--- TEXT PASSAGE Enclosed Below ---

Thursday, April 9, 2009

Silverland

A Winter Journey Beyond the Urals

"A typical old Irish Leftie" is how Dervla Murphy was once described.

A grandmother in her 70s, she embarks upon her second journey through Siberia. She travels alone, speaks no Russian, and stashes money in her vagina.

This trip seems a little grimmer than the first one. The openness and generosity of many people are counterbalanced by the rudeness and xenophobia of many others. The word "Nyet!" is heard far too often, and there are sad examples of poverty, alcoholism, bureaucratic tangles, and "pollution on a truly sinister scale." Towards the end of the book she is robbed at gunpoint.

Murphy is an engaging, well-read, and plain-speaking traveller. She suffers the occasional hangover, provides apt historical asides, and collects interesting observations from others, such as support for the US invasion of Iraq, the reason for gigantism in Soviet architecture, and the opinion that Russia is "too big for democracy".

For me, two lines sum up the book:


I met no one who could honestly express optimism about Russia's future.

Siberia's uninhabited vastness mesmerizes me; as I write these words I long to return.

--- End of Enclosed TEXT PASSAGE ---

§ **REQUIRED ACTION 1**
How would you restate the paragraph of the Silverland review that begins "This trip seems a little grimmer" as a short list that keeps its main facts?
§ **REQUIRED ACTION 2**
Could you carry the Silverland review forward, picking up right after its final sentence?

--- RECORDED DATA Enclosed Below ---

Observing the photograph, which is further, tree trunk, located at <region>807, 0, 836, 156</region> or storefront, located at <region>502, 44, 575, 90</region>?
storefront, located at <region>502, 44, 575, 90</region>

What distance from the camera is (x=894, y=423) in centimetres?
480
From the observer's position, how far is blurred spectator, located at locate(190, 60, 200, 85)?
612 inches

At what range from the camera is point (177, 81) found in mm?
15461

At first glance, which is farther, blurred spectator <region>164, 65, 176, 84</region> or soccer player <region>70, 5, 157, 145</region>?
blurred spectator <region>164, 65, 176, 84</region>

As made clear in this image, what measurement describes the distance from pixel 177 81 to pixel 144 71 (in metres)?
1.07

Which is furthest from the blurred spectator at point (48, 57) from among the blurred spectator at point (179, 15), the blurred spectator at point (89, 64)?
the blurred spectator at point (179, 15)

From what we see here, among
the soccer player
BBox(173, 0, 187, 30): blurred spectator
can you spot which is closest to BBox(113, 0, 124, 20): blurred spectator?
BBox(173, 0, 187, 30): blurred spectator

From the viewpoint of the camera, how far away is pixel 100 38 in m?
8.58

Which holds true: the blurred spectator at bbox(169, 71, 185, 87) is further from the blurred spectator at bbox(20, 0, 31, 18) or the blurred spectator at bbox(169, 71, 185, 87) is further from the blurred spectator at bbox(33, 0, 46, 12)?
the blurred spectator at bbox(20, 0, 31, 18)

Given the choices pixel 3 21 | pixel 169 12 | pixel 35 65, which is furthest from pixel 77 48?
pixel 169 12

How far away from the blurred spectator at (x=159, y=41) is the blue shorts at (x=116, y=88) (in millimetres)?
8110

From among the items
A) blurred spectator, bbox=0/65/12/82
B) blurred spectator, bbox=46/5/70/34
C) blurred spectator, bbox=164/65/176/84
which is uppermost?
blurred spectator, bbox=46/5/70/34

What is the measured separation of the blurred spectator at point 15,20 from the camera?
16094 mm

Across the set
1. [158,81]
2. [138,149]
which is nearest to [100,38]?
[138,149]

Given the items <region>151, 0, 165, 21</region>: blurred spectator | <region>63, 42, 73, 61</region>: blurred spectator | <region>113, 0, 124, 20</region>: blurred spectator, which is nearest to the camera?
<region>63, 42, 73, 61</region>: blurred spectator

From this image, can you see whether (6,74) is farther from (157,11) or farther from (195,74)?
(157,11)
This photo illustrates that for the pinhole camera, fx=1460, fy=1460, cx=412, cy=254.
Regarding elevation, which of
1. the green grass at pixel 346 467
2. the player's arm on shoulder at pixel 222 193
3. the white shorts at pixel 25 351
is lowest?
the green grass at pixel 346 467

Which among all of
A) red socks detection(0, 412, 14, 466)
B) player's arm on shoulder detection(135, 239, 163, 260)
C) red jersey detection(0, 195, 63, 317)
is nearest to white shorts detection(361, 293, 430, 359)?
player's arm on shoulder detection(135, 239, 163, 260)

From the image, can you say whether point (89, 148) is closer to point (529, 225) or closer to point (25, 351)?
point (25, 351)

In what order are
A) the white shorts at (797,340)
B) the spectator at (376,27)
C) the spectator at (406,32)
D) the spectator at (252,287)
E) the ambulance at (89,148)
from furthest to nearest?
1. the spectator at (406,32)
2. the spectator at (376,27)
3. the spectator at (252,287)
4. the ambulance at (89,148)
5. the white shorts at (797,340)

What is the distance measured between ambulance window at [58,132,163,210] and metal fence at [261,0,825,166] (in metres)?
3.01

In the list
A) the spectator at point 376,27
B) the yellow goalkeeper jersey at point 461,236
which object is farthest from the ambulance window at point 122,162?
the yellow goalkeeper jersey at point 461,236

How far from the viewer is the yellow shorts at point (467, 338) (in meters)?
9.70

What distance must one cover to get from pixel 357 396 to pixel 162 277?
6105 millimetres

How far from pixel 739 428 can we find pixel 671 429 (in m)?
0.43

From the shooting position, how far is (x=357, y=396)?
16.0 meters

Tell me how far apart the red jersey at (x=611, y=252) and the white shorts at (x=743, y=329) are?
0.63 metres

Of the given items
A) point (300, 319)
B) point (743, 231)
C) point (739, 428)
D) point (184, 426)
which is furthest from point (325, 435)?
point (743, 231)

--- End of Enclosed RECORDED DATA ---

§ **EXERCISE RESULT 1**
- This second journey is grimmer than the first.
- Many people are open and generous, but many others are rude and xenophobic.
- "Nyet!" is heard far too often.
- There is poverty, alcoholism, bureaucratic tangles, and "pollution on a truly sinister scale."
- Near the end of the book, she is robbed at gunpoint.

§ **EXERCISE RESULT 2**
Details

1. Silverland is a companion volume to Through Siberia by Accident, which recounts the author's abortive attempt to bicycle through the Russian Far East in 2002. She returned in 2004, drawn by Siberian hospitality and such natural wonders as Lake Baikal (a "Hallowed Sea").

2. She travels almost entirely by train -- from Cologne to Moscow with an awkward interruption in Belarus, then over the Urals with stops in Severobaikalsk, Tynda, Komsomolsk-na-Amure, and Vanino. Her return journey takes her through Khabarovsk, Ulan-Ude, and Rostov-on-Don, with a final week in St. Petersburg.

3. She airs some personal views. Bicycle helmets are "wimpish," the IMF has caused "despair and death on three continents," and crematories release dioxins into the air and mercury vapour from dental fillings. She recommends a "woodland" burial -- no coffin, just a winding-sheet of wool or cotton.

4. The book contains a map, bibliography, and four pages (eight sides) of B&W photos.

More Quotes


electric "butter-lamps"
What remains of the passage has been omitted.